I considered some other design aspects such as cut out handles, triangular inner supports and inner dimensions of the crate for each solution. Since the multilevelled crate provided more space and a more aesthetically appealing design I opted for this.
Upon finalising my initial design idea, I measured, cut and planed my lumber to 3/4” thickness and then assembled it to check everything was cut to size. I did this by drilling pilot holes where the screws would sit and then using a larger drill bit, shaving away where the head of the screw would sit so it can be countersunk into the wood.
As I completed this step, I noticed that the wood had a tendency to split when drilling with the larger drill bit so I adjusted the power of the drill and the pressure I was applying to achieve a better result on other sections of the crate. Completing this step before post processing also allowed me to sand and smooth these areas before putting the crate together.

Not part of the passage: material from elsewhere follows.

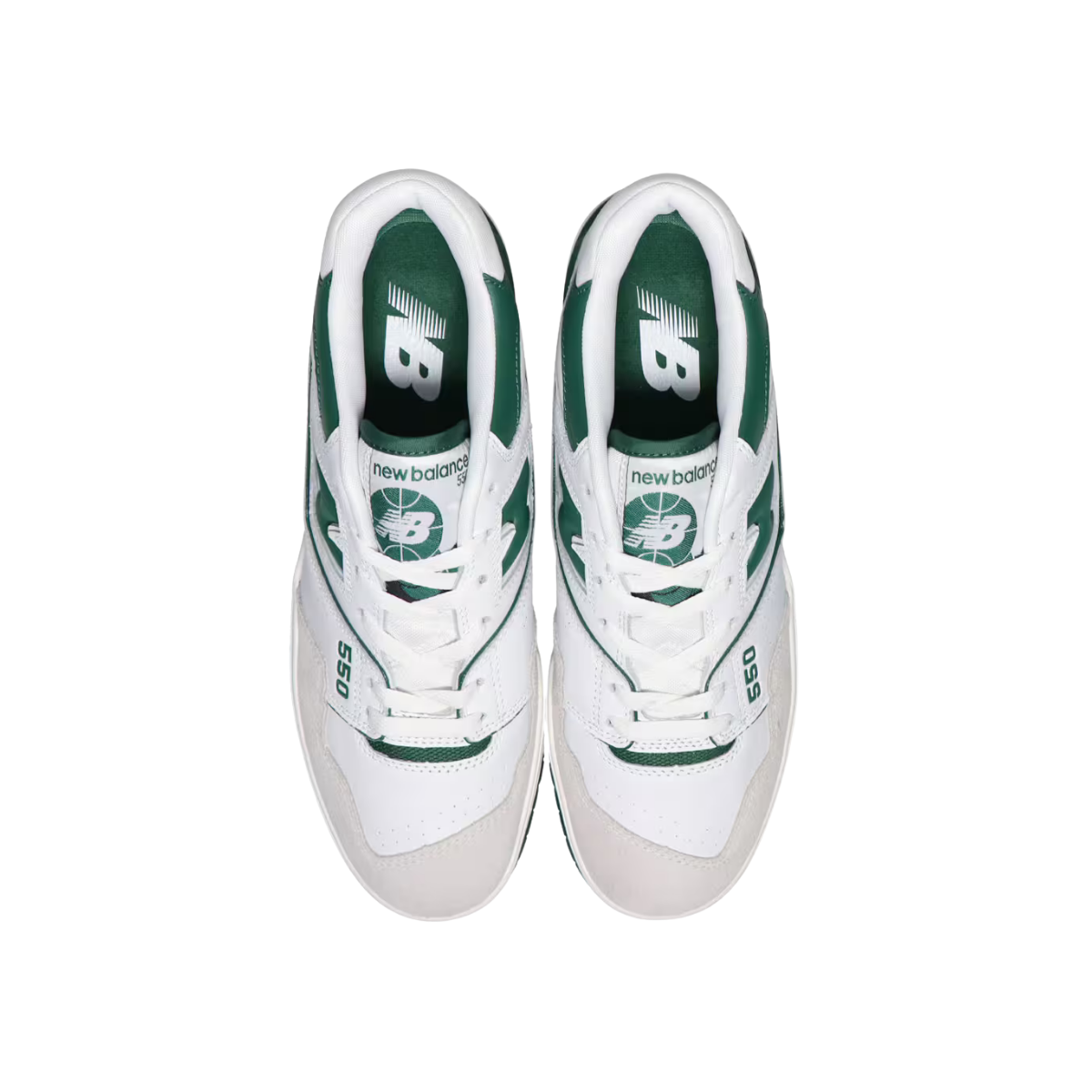 New Balance 550 White Green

Then I took it apart again and began post processing aspects:
– I routered a 45 degree chamfered edge along all four outward facing sides. I used both the hand router and table router in the woodshop to try set up of each method and ensure consistency between the two methods. I preferred using the table router because I was able to get through the cuts more quickly. I routered a larger straight cut with a shallower angle on handle pieces as this makes it more comfortable to hold.
– I sanded each piece of wood to a smooth finish. This can be tested by running fingers along the edge of the wood to ensure it is smooth. Visually, there are a few areas of damaged wood which have been sanded as smooth as feasible without taking away too much of the wood surface and making it uneven.
– I completed one layer of stain on all wood faces using a dark stain then left it to dry for two hours.
– I cut handles using a drill press, scroll saw and the orbital sander. I left them with rounded edges, and a smooth but textured to give it a rustic feel. It adds character!
– I used a deep reddish stain for the second coat and left for 8 hours (overnight).
Using the drill press:
Using the scroll saw:
Sanding inside handles:
First coat of stain:
Putting it all back together:
After the coats of stain had dried, I was able to assemble everything. I used clamps to ensure right angles for joining the wood. I then did a coat of stain on the inside of the inner support pieces. Just having one layer of the stain creates contrast with the rest of the crate and I liked this visually. I did the same with the inner rim of the handle to complete the crate.